** begin Selected excerpt **

Cloud Computing

EX NO : 1 VIRTUALIZATION
AIM:
To run the Virtual Machine of different Configuration and to check how many virtual
machines can be utilized at a particular time.
REQUIREMENTS:
1. ORACLE VIRTUAL BOX

2. OPEN NEBULA SANDBOX
PROCEDURE:
1. Open Virtual box

2. File →import Appliance
3. Browse OpenNebula-Sandbox-5.0.ova file
4. Then go to setting, select Usb and choose USB 1.1
5. Then Start the Open Nebula
6. Login using username: root, password: opennebula
7. Open Browser, type localhost:9869
8. Login using username: oneadmin, password: opennebula
9. Click on instances, select VMs then follow the steps to create Virtual machine
a. Expand the + symbol
b. Select user oneadmin
c. Then enter the VM name, number of instance, CPU.
d. Then click on create button.
e. Repeat the steps the C,D for creating more than one VMs.
OUTPUT:
RESULT:
Thus the Virtual Machines of different Configuration are created successfully and
checked how many virtual machines can be utilized at a particular time.
Ex No : 2 ATTACH A VIRTUAL BLOCK TO VIRTUAL MACHINE
AIM:
To attach a Virtual Block to Virtual Machine and to check whether it holds the data even
after the release of virtual machine.
REQUIREMENTS:

PROCEDURE:
METHOD 1:
1. Open the virtual box

2. Power off the VM which you want to add virtual box
3. Then right click on that VM,select setting
4. Then click on storage,find controller IDE .
5. In the top right find add hard disk icon, the pop up window display
6. On that window select create new disk, and then click next and next then finish.
7. Then find attributes icon ,hard disk as IDE secondary slave.

** end Selected excerpt **

Goal 1
Retype the passage of the cloud computing lab text between "2. Power off" and "IDE secondary slave.", inclusive.
Goal 2
In the cloud computing lab text, which username and password are used to log in after typing localhost:9869 in the browser?
The data after this point comes from a separate, unrelated source.

** begin Data records **

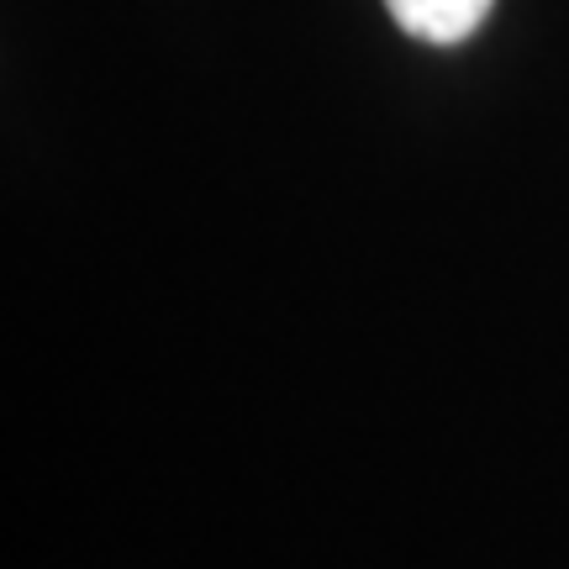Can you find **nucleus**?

** end Data records **
** begin Data records **

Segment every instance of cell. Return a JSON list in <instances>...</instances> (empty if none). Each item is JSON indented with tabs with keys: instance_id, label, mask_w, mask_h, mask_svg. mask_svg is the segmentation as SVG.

** end Data records **
** begin Data records **

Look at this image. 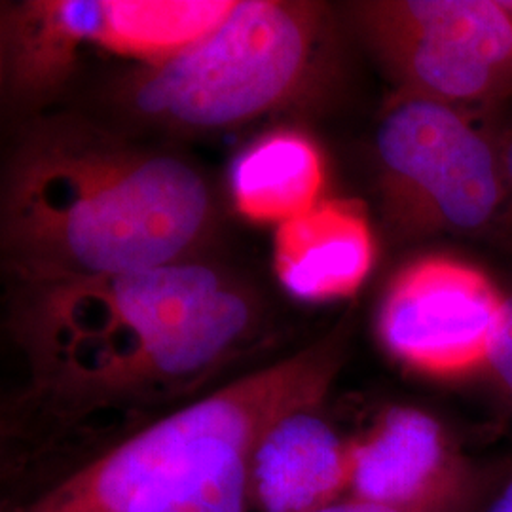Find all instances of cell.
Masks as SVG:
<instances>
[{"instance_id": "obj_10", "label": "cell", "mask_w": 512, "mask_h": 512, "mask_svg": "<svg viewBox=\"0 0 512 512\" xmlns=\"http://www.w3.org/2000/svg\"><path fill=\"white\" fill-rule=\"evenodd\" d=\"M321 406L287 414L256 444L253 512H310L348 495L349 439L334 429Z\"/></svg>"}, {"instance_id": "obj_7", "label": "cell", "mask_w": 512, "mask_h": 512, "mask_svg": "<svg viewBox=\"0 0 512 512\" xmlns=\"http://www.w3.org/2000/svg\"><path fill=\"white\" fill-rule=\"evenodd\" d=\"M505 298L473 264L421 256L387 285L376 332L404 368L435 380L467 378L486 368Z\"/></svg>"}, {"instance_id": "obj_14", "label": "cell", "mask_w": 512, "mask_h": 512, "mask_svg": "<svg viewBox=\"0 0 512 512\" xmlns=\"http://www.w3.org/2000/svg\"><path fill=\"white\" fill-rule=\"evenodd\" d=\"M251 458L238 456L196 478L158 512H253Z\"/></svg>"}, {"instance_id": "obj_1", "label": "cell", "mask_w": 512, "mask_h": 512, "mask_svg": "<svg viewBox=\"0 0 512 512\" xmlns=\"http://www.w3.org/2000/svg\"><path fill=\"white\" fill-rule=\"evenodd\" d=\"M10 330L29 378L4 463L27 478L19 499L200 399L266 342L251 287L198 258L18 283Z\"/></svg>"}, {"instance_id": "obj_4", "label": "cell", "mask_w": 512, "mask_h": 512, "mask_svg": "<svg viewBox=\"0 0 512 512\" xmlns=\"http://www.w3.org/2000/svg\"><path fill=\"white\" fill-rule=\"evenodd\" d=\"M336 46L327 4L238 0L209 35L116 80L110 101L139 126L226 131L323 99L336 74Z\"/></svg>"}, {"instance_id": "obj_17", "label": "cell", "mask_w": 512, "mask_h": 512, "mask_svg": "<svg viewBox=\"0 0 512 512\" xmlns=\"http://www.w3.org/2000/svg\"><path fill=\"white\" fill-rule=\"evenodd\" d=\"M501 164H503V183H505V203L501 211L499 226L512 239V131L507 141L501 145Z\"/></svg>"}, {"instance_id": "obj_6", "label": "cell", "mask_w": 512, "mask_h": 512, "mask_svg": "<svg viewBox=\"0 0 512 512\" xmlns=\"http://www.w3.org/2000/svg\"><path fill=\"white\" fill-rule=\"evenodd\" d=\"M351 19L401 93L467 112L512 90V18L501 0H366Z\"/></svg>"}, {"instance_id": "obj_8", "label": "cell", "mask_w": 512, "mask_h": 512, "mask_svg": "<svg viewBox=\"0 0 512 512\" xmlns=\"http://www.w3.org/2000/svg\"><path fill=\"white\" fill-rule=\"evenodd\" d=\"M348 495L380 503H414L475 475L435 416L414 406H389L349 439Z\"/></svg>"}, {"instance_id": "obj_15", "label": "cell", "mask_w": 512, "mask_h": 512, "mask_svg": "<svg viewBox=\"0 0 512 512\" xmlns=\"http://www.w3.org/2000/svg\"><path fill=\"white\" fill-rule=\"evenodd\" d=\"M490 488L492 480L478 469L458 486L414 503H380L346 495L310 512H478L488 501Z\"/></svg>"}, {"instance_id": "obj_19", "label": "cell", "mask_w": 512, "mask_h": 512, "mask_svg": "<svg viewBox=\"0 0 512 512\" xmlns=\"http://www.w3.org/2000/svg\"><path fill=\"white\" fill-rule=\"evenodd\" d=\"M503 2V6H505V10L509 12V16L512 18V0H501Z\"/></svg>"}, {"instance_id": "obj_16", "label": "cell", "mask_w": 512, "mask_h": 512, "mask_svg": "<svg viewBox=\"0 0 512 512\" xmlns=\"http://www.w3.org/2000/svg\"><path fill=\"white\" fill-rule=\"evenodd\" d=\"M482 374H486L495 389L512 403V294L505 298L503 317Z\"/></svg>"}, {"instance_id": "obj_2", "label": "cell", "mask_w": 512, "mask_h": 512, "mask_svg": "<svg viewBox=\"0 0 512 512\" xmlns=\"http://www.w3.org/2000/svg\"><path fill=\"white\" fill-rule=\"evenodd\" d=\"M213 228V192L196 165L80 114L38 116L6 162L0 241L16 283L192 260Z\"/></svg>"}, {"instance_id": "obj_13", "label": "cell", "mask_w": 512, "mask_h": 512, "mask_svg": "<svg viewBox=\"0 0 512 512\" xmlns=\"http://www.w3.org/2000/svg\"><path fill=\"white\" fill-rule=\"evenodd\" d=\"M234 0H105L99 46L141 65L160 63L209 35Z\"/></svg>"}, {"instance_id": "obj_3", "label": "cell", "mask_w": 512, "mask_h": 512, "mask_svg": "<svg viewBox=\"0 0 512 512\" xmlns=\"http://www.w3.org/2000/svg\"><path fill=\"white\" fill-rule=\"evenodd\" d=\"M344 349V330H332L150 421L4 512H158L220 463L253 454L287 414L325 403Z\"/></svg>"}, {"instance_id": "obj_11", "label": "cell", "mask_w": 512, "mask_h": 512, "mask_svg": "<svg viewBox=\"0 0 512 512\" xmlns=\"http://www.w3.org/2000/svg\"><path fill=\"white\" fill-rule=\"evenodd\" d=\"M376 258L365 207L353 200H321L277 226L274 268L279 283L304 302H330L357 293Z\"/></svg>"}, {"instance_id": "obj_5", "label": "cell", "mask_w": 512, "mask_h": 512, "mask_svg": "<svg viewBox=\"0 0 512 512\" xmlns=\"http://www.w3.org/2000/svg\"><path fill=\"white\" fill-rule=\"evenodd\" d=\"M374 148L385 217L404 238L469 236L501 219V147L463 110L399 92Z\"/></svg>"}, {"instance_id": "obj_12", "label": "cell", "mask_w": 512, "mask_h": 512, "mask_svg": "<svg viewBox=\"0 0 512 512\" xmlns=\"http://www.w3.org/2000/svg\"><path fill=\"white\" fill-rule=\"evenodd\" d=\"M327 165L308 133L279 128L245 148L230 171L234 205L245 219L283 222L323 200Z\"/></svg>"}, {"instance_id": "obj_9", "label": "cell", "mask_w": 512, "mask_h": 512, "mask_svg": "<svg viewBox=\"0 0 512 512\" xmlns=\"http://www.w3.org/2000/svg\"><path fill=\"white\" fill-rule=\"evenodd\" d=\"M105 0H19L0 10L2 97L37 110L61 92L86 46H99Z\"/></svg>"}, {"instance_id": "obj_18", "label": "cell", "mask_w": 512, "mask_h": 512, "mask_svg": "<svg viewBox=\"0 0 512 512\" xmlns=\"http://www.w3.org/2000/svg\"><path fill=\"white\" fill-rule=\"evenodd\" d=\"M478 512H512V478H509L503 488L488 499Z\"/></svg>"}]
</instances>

** end Data records **

Task output 1
2. Power off the VM which you want to add virtual box
3. Then right click on that VM,select setting
4. Then click on storage,find controller IDE .
5. In the top right find add hard disk icon, the pop up window display
6. On that window select create new disk, and then click next and next then finish.
7. Then find attributes icon ,hard disk as IDE secondary slave.

Task output 2
The username is oneadmin and the password is opennebula.